Sidecar process complexity. LiteLLM runs as a separate process. It requires health checking, graceful restart on config change, and inclusion in the supervisor tree. This is an additional operational surface compared to a pure library call — accepted because the abstraction benefit outweighs the ops cost.

Routing latency overhead. The judge call adds ~200 ms to non-trivial tasks. For low-latency interactive use cases this is measurable. Tasks with a pre-determined tier (e.g., all code-review tasks go to Sonnet) skip the judge entirely and incur zero overhead.

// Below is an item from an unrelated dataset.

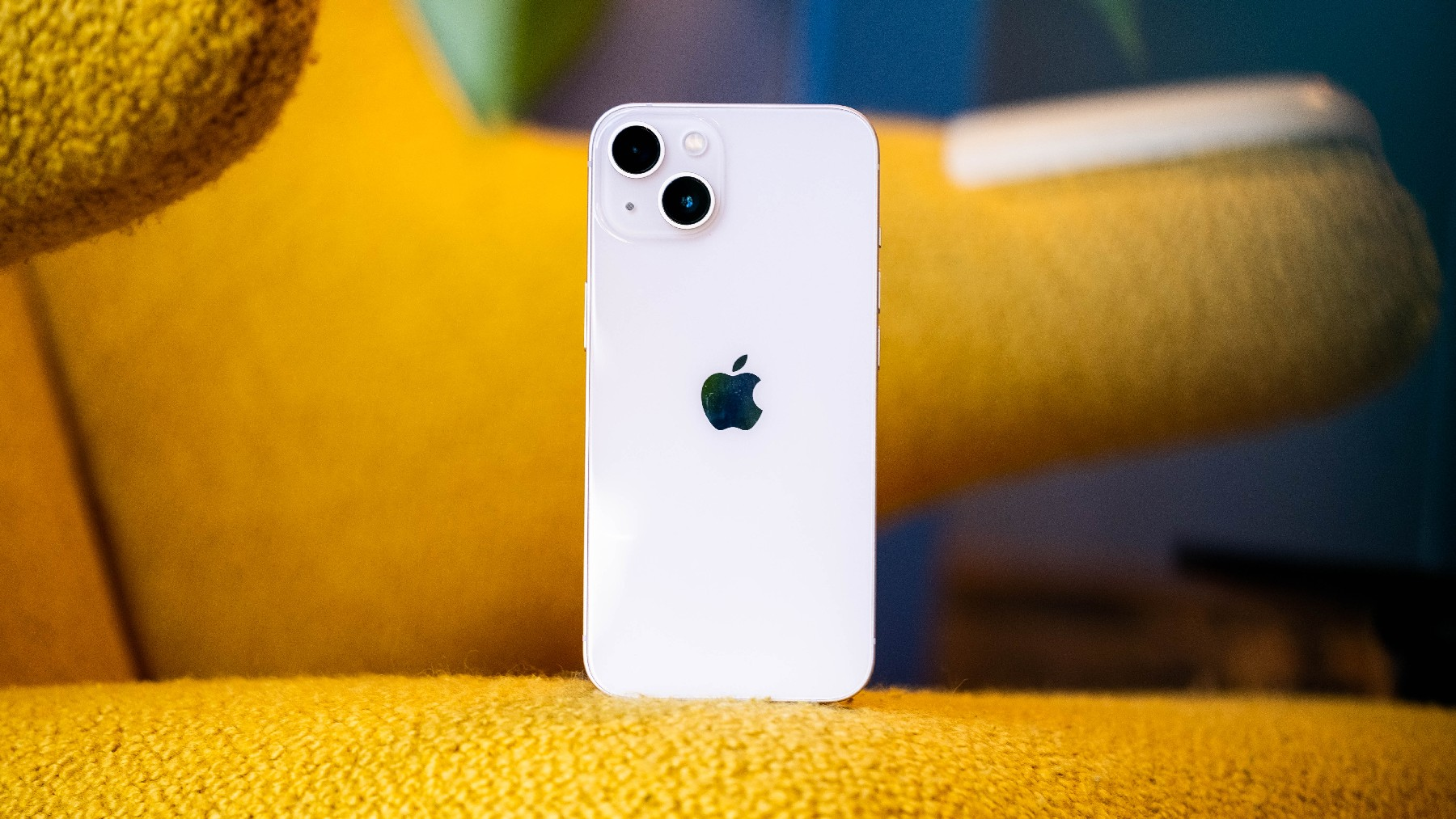 A pink iPhone 13 on a mustard-colored couch with its rear facing the camera.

Per-request cost metering dependency. Accurate cost accounting requires that LiteLLM's token counting is correct for each model. Provider token definitions differ subtly; billing surprises are possible until per-model cost curves are validated empirically against actual invoices.

The 60–90% cost saving estimate assumes roughly 70% of tasks route to Tier 1, 25% to Tier 2, and 5% to Tier 3. In practice the split depends on workload composition. Monitor the tier distribution in week one and retune judge thresholds if the Tier 1 rate falls below 60% — that is a signal the judge is over-escalating.